In my mind, I know that we were not good together. I know that we were never really going to be good…or more to the truth…we were never going to be what I wanted. In my mind, I know that I did what I should have done two years ago. In my mind, I know that I deserve better. In my mind, I can realize that she really is a self-centered asshole and I’m better off without her.
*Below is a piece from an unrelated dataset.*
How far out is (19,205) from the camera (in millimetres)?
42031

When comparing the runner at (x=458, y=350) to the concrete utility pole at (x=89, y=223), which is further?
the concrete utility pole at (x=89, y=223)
In my heart and the rest of my body? I just miss her. I do. I shouldn’t. I hate that I do, but I miss her. The worst part is that I don’t even have a good reason for missing her. How can I really miss talking to someone who’s not ever really available? How can I miss seeing someone who’s never really around? How can I miss a friendship that was never all that balanced? How can this be loneliness if there was not much companionship to begin with? This whole thing really has not changed my day-to-day life much. How an I let go of something that I never had a grasp on to begin with?!
So, why do I keep hoping that she’ll make some grand gesture? I’m not really sure. Maybe because she said that she loved me? Maybe because she told me I was important to her? Maybe because I thought that for once, someone meant those words and intended to prove it. I’m not playing a game, I guess I’m just desperate for someone to actually mean(and prove) what they say.